Stored data
----
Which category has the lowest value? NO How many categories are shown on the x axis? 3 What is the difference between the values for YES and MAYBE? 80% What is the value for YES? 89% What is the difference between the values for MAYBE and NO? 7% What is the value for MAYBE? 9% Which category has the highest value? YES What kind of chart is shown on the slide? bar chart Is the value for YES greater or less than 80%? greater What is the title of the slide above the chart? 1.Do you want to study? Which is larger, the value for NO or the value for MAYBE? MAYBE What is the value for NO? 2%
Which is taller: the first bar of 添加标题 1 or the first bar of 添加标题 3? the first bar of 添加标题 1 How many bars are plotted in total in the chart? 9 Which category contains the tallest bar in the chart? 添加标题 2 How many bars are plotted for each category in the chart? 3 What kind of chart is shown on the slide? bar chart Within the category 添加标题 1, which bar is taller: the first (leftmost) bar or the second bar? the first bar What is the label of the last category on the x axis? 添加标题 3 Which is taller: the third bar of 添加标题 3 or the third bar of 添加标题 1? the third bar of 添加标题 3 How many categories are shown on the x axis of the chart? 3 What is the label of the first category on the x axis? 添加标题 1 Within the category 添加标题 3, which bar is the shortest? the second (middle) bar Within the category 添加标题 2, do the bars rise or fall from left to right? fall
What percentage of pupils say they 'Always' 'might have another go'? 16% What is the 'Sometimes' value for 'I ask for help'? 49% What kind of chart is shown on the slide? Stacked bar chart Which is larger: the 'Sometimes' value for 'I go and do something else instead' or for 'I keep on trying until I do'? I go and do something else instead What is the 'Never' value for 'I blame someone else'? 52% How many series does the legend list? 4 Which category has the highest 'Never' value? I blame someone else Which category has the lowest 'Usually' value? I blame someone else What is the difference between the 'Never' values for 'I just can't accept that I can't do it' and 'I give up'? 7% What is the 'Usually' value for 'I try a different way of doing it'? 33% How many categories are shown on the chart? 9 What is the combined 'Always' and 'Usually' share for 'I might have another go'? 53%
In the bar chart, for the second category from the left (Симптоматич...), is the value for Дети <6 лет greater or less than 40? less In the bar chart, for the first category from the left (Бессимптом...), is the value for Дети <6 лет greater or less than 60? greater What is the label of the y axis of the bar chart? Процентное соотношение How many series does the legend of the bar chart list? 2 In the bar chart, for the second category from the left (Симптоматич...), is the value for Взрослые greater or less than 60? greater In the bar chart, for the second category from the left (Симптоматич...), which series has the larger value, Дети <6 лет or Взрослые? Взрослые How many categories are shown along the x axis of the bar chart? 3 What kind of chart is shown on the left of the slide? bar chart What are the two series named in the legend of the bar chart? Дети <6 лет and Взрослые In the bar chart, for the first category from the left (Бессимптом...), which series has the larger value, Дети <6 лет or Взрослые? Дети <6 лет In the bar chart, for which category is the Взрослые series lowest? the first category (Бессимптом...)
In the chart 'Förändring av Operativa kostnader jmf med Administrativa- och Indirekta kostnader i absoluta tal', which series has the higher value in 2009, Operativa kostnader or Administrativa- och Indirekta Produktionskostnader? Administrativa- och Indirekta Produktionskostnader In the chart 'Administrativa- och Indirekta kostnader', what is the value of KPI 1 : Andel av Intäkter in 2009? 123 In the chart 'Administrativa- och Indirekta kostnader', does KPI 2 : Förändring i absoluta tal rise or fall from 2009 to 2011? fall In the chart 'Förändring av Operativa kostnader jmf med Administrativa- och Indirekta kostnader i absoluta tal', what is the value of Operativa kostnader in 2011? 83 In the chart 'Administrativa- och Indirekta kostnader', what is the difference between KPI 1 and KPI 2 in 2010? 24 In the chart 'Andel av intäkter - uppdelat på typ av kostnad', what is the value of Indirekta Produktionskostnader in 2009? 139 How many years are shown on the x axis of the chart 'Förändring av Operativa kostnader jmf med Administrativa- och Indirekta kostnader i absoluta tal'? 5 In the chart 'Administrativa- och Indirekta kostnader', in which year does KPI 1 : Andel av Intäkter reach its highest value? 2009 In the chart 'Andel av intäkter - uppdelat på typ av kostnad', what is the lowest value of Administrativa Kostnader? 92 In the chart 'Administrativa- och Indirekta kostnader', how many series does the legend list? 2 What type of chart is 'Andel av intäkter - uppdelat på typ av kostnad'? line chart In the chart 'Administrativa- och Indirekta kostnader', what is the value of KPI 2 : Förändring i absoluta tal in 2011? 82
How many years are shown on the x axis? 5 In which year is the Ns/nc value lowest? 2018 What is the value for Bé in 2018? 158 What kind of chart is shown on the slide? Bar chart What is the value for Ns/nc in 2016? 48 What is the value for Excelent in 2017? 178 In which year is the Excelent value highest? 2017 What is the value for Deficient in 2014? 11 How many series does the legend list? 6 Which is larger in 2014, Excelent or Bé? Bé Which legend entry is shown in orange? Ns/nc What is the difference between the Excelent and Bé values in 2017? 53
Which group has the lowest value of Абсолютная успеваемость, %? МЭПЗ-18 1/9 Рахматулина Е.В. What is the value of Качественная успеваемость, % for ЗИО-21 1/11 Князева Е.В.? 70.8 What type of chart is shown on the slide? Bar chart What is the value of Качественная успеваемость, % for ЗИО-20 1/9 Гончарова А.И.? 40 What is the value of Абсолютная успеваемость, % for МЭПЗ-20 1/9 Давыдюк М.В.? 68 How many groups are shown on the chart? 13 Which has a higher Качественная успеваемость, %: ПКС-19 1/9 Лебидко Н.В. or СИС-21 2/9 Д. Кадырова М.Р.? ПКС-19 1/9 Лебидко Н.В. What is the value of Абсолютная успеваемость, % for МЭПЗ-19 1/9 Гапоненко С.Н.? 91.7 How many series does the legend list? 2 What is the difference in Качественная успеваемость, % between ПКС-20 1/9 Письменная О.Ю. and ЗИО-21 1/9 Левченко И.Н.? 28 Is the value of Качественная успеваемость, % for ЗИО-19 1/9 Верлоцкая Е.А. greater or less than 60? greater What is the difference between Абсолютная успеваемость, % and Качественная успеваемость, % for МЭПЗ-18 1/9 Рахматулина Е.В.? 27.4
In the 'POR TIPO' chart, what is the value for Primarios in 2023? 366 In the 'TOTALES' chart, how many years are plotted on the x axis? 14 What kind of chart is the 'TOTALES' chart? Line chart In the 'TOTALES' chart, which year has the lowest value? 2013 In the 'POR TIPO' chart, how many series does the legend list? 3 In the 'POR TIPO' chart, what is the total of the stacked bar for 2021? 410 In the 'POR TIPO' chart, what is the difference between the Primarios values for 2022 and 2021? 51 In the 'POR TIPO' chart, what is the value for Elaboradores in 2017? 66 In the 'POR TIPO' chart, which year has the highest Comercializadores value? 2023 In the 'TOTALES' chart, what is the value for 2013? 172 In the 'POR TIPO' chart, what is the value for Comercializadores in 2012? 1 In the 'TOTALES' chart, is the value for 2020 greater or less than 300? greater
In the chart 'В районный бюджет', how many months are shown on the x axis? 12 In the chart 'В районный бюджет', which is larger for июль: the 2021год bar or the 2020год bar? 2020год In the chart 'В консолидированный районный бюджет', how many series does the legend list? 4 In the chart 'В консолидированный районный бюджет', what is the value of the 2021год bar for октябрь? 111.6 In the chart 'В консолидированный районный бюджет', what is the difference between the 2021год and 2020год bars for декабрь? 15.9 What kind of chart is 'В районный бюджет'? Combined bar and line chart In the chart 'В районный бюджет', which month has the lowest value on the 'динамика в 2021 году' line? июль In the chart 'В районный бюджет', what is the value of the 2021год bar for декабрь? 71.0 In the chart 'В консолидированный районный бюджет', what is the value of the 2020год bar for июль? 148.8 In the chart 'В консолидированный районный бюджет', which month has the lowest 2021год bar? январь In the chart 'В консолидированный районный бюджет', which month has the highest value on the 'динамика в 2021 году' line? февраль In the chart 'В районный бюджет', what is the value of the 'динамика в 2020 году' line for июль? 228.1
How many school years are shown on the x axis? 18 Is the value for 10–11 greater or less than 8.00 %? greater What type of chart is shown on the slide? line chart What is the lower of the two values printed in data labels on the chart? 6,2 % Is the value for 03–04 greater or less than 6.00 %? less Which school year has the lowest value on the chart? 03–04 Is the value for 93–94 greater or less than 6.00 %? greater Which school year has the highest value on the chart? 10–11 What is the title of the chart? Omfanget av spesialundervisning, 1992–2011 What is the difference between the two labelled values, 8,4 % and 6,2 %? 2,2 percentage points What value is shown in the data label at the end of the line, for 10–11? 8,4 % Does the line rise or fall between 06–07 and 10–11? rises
----
• [Work task]: Pick out every line of the records that contains the word "want", and copy each one in full. Case counts.

• [Result of this exercise]:
Which category has the lowest value? NO How many categories are shown on the x axis? 3 What is the difference between the values for YES and MAYBE? 80% What is the value for YES? 89% What is the difference between the values for MAYBE and NO? 7% What is the value for MAYBE? 9% Which category has the highest value? YES What kind of chart is shown on the slide? bar chart Is the value for YES greater or less than 80%? greater What is the title of the slide above the chart? 1.Do you want to study? Which is larger, the value for NO or the value for MAYBE? MAYBE What is the value for NO? 2%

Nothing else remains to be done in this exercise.